La seconde partie de la thèse met au travail les matériaux et déploie l'analyse, en suivant le schéma suivant. Je montrerai d'abord de façon générale divers procédés d’ethnicisation, leur banalité et leurs effets pratiques dans la gestion des normes, de l’ordre et des frontières scolaires, en m'attachant à leur(s) sens dans l'institution. J’en proposerai un modèle d’interprétation, à partir de la problématique des frontières. Je traiterai dans le même temps des procédés de dénégation du phénomène, à la fois dans leurs formes et dans leur sens (chap. IV). Je m'attacherai ensuite à poser le cadre d'une problématique propre des stages. Ceci, d'abord du point de vue du sens de ce dispositif dans les transformations de l'institution, et dans le déplacement du centre de gravité des politiques publiques vers un référentiel d’insertion. Il s'agira à partir de là de voir l'ordre réel de fonctionnement des stages, de la relation école- entreprise aux procédés de gestion des mises en stage.

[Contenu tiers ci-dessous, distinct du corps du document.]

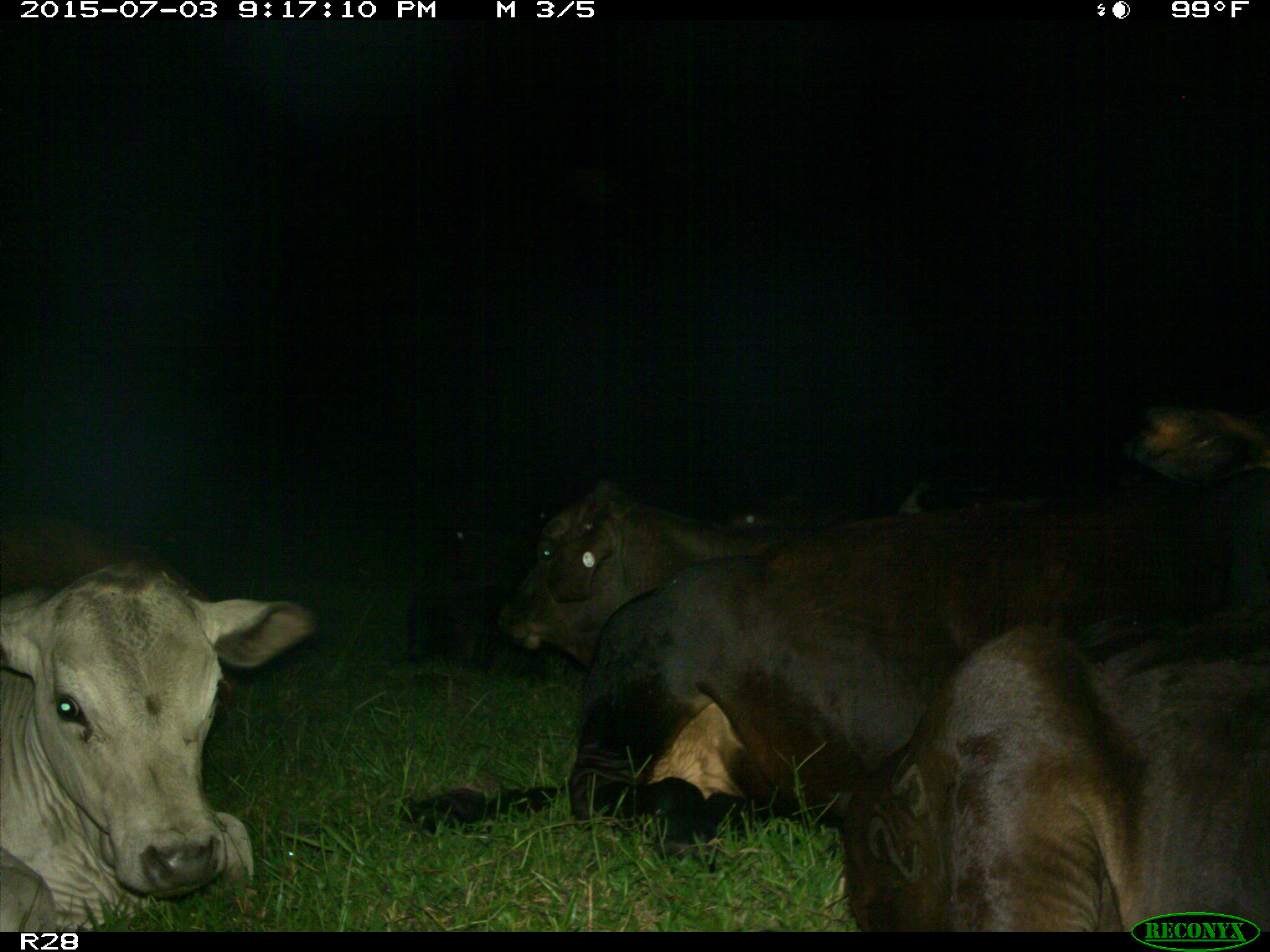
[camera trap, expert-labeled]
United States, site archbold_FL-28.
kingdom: Animalia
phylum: Chordata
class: Mammalia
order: Artiodactyla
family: Bovidae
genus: Bos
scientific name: Bos taurus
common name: domestic cow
Bos taurus (domestic cow).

Je proposerai un modèle de lecture des tensions traversant le dispositif, et dont la gestion pratique conduit à accentuer la logique normalisatrice à l'égard des élèves sous couvert d'un consensus entre l'école et l'entreprise (chap. V). En articulant les deux dimensions précédentes, je montrerai comment est traitée la question de la discrimination dans les stages. On s'intéressera aux procédés de gestion du statut du problème (notamment son invisibilisation) ainsi qu'aux pratiques d'arrangements et de coproduction de la discrimination. En établissant des processus de mise en continuité entre l'école et l'entreprise, via des phénomènes d'ethnicisation, on s'intéressera finalement aux modes de justification et aux pratiques de maintien sous contrôle du phénomène par une action directe sur les élèves (chap. VI). Pour finir, je laisserai la parole aux élèves. Il s'agira de voir ce qu'ils font de l'expérience discriminatoire, et comment ils gèrent celle-ci en relation avec leurs projections dans l'école (chap. VII).